Charles Hong, Sahil Bhatia, Alvin Cheung, and Yakun Sophia Shao
UC Berkeley
By this point, we’re all aware of the remarkable capabilities of large language models (LLMs). Whether it’s summarizing, rewriting, or generating new ideas, LLMs far exceed the abilities of previous techniques when it comes to dealing with any textual interface, including code. Yet, anyone who has tried to code with LLMs knows their limitations. While ChatGPT can whip up practically any boilerplate Python script you could ask for, it becomes much less reliable when more niche APIs or languages come into play, let alone new hardware platforms.
As computer architecture researchers at UC Berkeley’s SLICE Lab, we became interested in leveraging LLMs to write low-level software for hardware accelerators (see below for why this is an important problem). However, we found that LLMs couldn’t accomplish much in a zero-shot setting (see our prior work), and given the nature of pre-training, we don’t think this will change any time soon. We believe this calls for a more domain-specific approach.
We present Autocomp, the first LLM-driven code optimization approach for low-resource tensor accelerator code generation. Autocomp incorporates domain knowledge, hardware correctness/performance feedback, and novel strategies for response diversity to automatically search for performant code.
Our generated code significantly outperforms hand-optimized code across a wide range of workloads and across different tensor accelerator configurations. We also find that schedules generated by Autocomp provide valuable insight into the scheduling process, and can be reused to speed up scheduling of new, similar workloads.
Read the rest of this blog post for a full explanation of our methods and learn about the incredibly promising results!
Hardware accelerators have become a critical driving force for the recent breakthroughs in machine learning. They provide hundred-fold improvements in performance and energy efficiency in running deep neural networks (DNNs), and this has led to an increasing number of accelerators for tensor processing in recent years. These accelerators take advantage of DNNs’ regular tensor-based computations, the limited number of operators used, and their low-precision data representations by using specialized hardware architectures such as systolic arrays. Despite these simplifications, there are many different ways to build a tensor accelerator. They differ in size, dataflow, programming model, etc., ranging from the tiny Raspberry Pi AI HAT to Cerebras’s wafer-scale CS-3 and beyond.
Most users write hardware-agnostic code in libraries such as PyTorch or JAX. However, this code need to be translated to the underlying hardware. You likely know that when PyTorch code is run on NVIDIA GPUs, that code eventually gets compiled to CUDA. But what about other accelerators? Some compilers, like XLA, TVM, and Triton, support a few different hardware backends, but primarily focus on CPUs and GPUs. Generally, software for a new accelerator must be developed by whoever built it, and this is no easy task.

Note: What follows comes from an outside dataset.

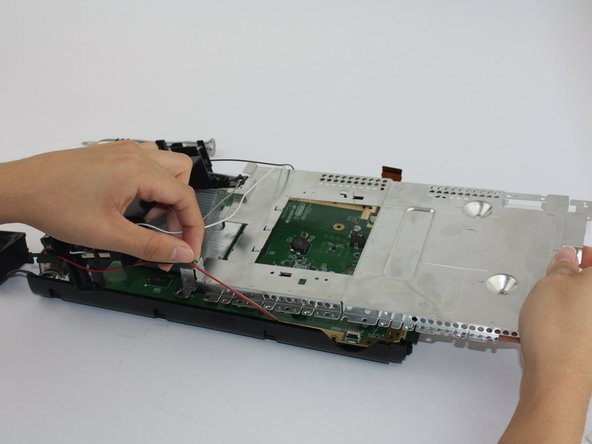 Using a Philips head (PH1) unscrew all floor screws connecting the outer plate from the circuit board to remove the circuit board.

Adapting compilers to new hardware platforms has always been difficult, due to things like vendor- and implementation-specific ISAs (instruction set architectures). As a result, new accelerator implementations often require large amounts of hand-optimized code written for key kernels such as matrix multiplication or convolution. And even once a compiler exists, generating performant code runs into the classical “scheduling” problem, i.e., deciding which optimizations to apply and in what order. For general-purpose backends (CPUs and GPUs), these passes have been iteratively developed and refined by experts over many years, and there is plenty of data available to train deep learning models or even LLMs. However, this is not the case for new hardware.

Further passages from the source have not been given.